_Provided material_

☆ ☆ ☆

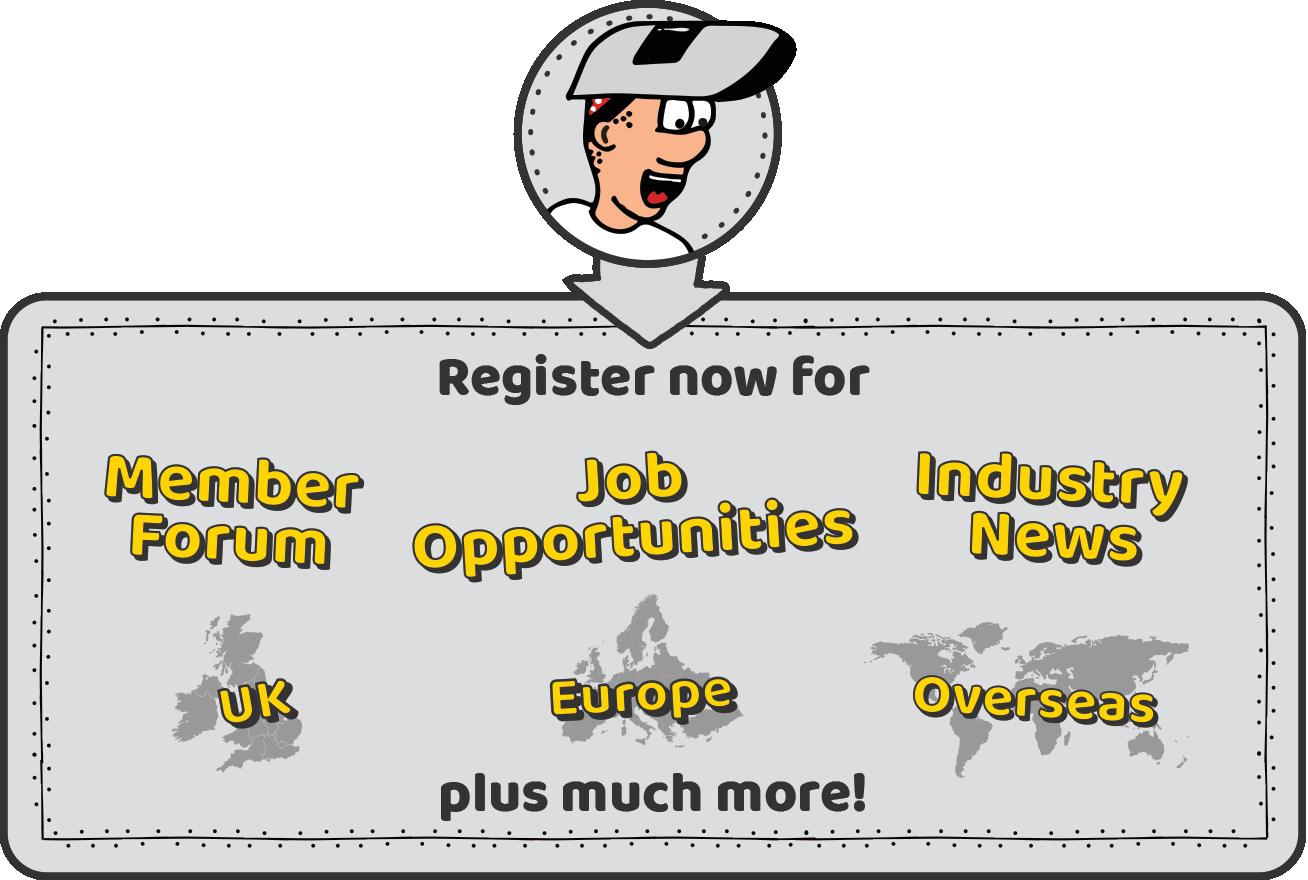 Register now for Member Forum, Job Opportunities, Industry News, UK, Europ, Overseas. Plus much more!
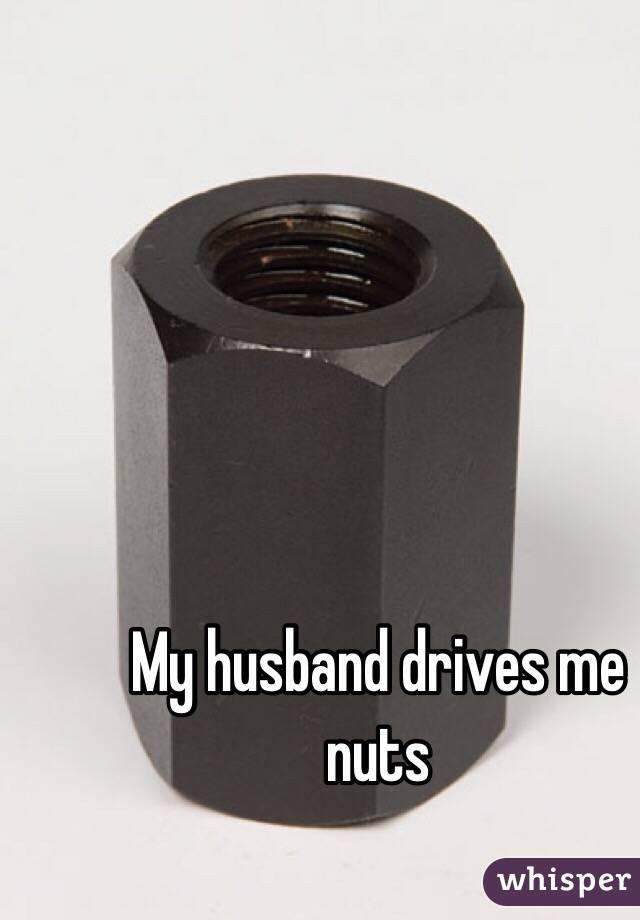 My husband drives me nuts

☆ ☆ ☆

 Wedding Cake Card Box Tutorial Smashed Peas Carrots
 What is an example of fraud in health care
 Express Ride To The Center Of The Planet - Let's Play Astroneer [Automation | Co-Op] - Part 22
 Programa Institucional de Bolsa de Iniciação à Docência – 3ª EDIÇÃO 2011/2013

☆ ☆ ☆

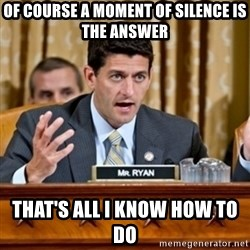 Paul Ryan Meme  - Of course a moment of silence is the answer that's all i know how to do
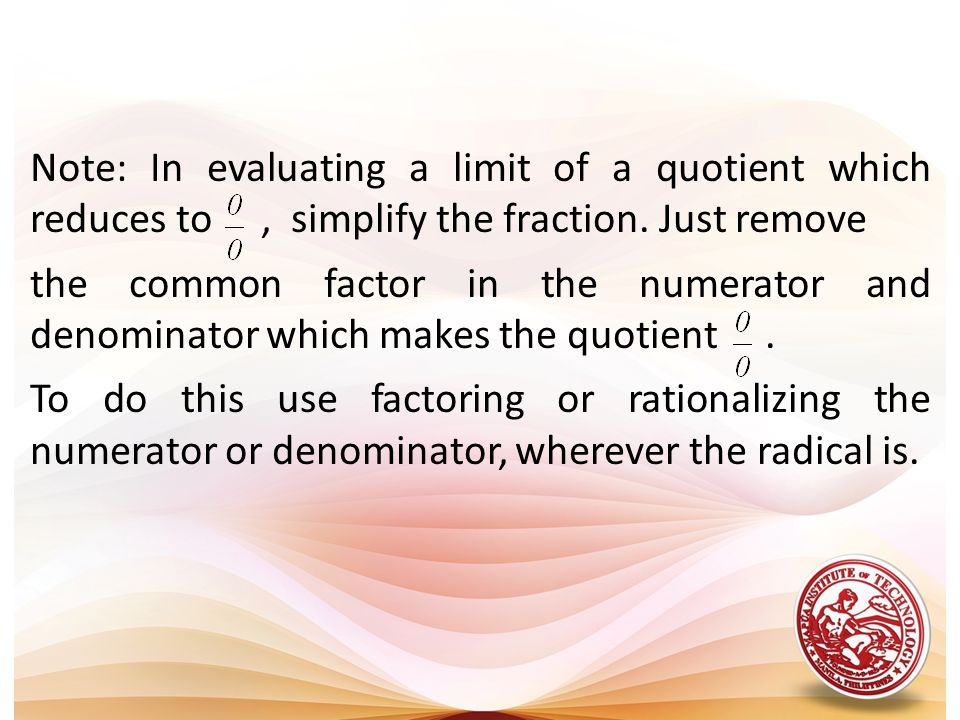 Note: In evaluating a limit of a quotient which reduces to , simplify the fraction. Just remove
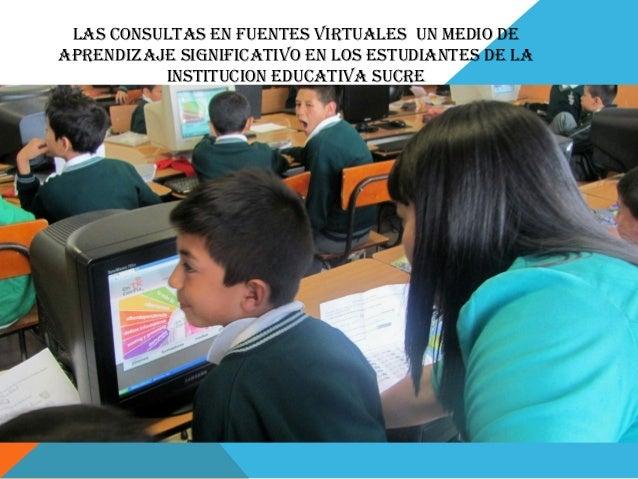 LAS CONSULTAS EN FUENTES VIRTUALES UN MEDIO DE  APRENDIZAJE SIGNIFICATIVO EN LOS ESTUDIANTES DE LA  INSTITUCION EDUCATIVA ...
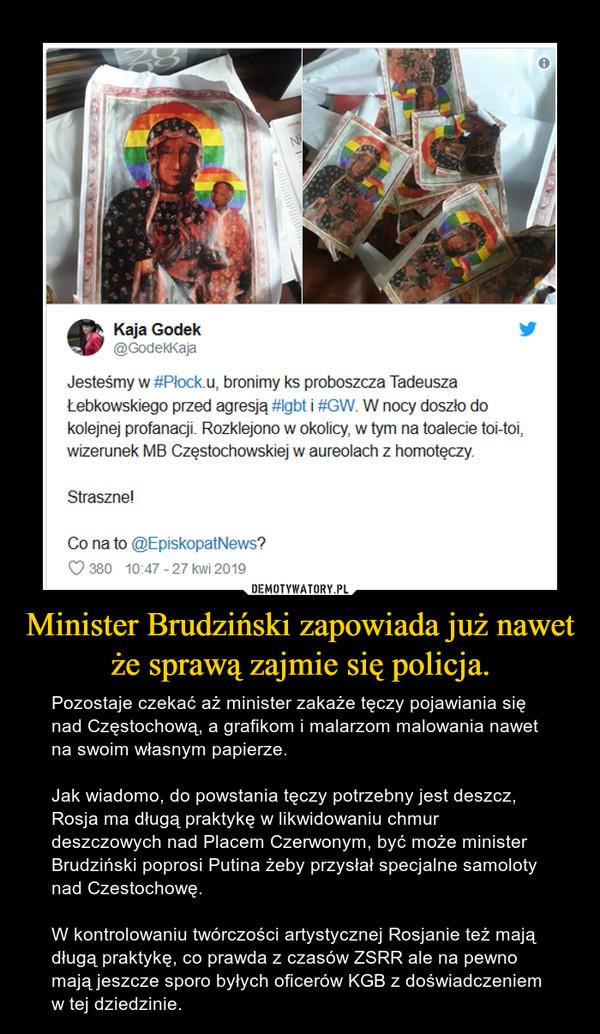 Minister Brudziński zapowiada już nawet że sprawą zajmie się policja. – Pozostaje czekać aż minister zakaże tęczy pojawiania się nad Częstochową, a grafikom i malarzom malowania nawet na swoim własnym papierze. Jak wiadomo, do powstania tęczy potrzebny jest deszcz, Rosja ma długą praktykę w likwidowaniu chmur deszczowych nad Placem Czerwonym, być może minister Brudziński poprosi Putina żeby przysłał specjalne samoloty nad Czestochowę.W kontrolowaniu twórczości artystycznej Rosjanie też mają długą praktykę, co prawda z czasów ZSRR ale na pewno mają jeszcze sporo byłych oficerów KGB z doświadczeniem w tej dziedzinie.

☆ ☆ ☆

_About this task_
What lines above run from the one with "Paul Ryan Meme" to the one with "LAS CONSULTAS EN"? Give them again exactly, ends included, and leave the pictures out.

_Response box_
 Paul Ryan Meme  - Of course a moment of silence is the answer that's all i know how to do
 Note: In evaluating a limit of a quotient which reduces to , simplify the fraction. Just remove
 LAS CONSULTAS EN FUENTES VIRTUALES UN MEDIO DE  APRENDIZAJE SIGNIFICATIVO EN LOS ESTUDIANTES DE LA  INSTITUCION EDUCATIVA ...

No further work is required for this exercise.